"И как тебя только на эту работу взяли?"
"Повесят тебя на доску почёта, как же"
"Что ты там вякаешь? Латте от ристретто хоть отличить сможешь?"
Саша наслушался этих прогорклых фраз на всю оставшуюся жизнь и однажды они наконец перестали отдаваться эхом в голове длинноволосого парня, от чьей солнечной улыбки можно было отбросить коньки.
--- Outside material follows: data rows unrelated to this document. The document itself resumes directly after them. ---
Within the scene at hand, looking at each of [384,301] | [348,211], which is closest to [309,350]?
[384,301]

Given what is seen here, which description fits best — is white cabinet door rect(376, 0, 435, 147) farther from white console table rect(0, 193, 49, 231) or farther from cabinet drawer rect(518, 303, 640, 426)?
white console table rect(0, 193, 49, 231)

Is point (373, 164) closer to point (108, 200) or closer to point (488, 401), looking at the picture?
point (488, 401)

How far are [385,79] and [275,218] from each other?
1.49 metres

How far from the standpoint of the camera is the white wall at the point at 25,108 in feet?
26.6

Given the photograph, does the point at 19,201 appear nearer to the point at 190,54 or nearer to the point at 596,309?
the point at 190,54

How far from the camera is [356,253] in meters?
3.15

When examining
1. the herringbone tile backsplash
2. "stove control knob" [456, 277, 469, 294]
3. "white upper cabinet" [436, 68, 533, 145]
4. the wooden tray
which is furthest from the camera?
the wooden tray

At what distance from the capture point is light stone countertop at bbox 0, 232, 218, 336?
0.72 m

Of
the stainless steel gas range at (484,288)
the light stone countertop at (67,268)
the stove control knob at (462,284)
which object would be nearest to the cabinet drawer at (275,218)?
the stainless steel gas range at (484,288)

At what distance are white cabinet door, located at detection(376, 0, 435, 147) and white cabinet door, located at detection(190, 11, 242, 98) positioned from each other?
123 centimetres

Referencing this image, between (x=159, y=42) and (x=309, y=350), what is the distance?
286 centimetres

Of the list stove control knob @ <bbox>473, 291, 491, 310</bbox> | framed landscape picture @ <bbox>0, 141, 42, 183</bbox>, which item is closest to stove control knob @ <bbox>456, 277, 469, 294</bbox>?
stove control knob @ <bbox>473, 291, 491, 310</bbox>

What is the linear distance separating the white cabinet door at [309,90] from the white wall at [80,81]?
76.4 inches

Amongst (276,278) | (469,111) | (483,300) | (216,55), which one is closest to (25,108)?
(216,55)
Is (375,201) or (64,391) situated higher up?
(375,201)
Но обычно губы Раковских выдавали лишь ухмылки разной степени ядовитости.
Однако он каким-то чудом уже второй месяц работал в кофейне, куда раньше любил наведываться - один или с друзьями, которых можно было пересчитать по пальцам одной руки неудачливого фрезеровщика. К хорошему обращению молодой бариста не привык и от каждого доброго слова всё внутри приятно замирало, а отнёсшийся с теплом человек сразу записывался в разряд благодетелей.
Руководство забило на то, что Раковских откровенно плюёт на технику безопасности и противится требования - да что там, даже мягким просьбам - собрать непослушные локоны в хвост. Нет, ну а почему уездные барышни могли оставлять поклонникам пряди волос на память, а он не может преподнести такой комплимент кому-то из посетителей?
Но в целом Санечка привык ко всему. К тому, что истеричная клиентка может попросить его заварить капучино без молока, к тому, что он по сути тут на птичьих правах и его могут заставить выйти на работу в заслуженный выходной. Он, конечно, избаловал руководящий состав своей упорностью (или добил упёртостью?), но даже тот факт, что Раковских задержался здесь дольше, чем это было с предыдущими жертвами любви к кофе, совсем не делало погоды.
Иллюзий он не питал. Глотал горький эспрессо, надеясь однажды выработать кофейную толерантность, мыл автомат, когда веки уже просто наливались свинцом, терпел холод и равнодушие.
Посетителей у этого уютного местечка было не занимать. Но Саша уже не силился запомнить даже тех, кто приходил в кофейню в каждый обеденный перерыв. А в какой-то момент все лица просто стали для него серыми и начали восприниматься как однородное нечто. Пока китайский колокольчик над дверью не звякнул особенно звонко.
- Говорю же я тебе, схема рабочая, - увещевал высокий рыжий мужчина в кожанке ещё более высокого в клетчатой рубашке.
- Ну не знаю, - он аккуратно поправил очки, широким шагом подходя к прилавку.
- Молодой человек, - весело позвал обладатель медных волос и сияющего, как медный пятак, лица.
Саша обернулся, откинув назад вьющиеся пряди.
- Два макиато, пожалуйста, - Раковских кивнул, - Кость, а ты что будешь?
Его челкастый собеседник, очень похожий на Шегги из мультика про Скуби Ду, приоткрыл рот, чтобы что-то сказать, но тот панибратски хлопнул его по плечу.
- Шутеечка была.
Костя устало закатил глаза.
- Лёш, - клетчаторубашечный отпил из бумажного стаканчика, оформленного под рыже-бежевый мрамор, - ну не хочу я писать любовные романы под женским псевдонимом.
- Ну смотри, - вздохнул Квашонкин, - иронично, конечно: фамилия Пушкин у тебя, а литературного призвания добился я.
Костя давно свыкся со многим. С самодовольством его брата по перу, с бесстрастными глазами издателей, когда он приносил рукопись очередной эпопеи в стиле постмодерн, с бессонными ночами, в ходе которых он подсел на кофе. Пушкин пытался подсластить свою жизнь тоннами сгущёнки, которые добавлял в очередную чашку растворимого, но тщетно.
И он бы увяз в этом болоте насовсем, если бы вдруг не решил кинуть взгляд на парня за стойкой, которого так внимательно изучал Квашонкин, делая заказ.
Саша, зависший над металлическим кувшином для взбивания молока, быстро-быстро хлопал ресницами и шумно дышал через нос, отчего упавшие на лоб волосы смешно вздымались, а губы были чуть приоткрыты. Картину дополняло поднявшееся от свежеприготовленного американо облако пара.
Раковских был чистой эстетикой, но не понимал этого. Не в силу дурости, конечно. Просто не находилось того, кто бы рассмотрел его - во всех смыслах. Совсем не находилось. Никак.
До этого дня.
- Спасибо, очень понравилось нам.
Пушкин буквально улыбался глазами, и ни отросшая чёлка, ни стёкла очков не могли этого скрыть.
Бариста отвлёкся от своего занятия, и, вскинув брови, просканировал, - нет, попытался впитать в себя каждую чёрточку его лица.
- Пожалуйста. Заходите.
Перебросившись с местным Шегги парой слов, Раковских уже не чувствует себя таким задолбанным. А Пушкин готов начать писать любовные романы, пафосно прикуривая от денег (не из Монополии на этот раз).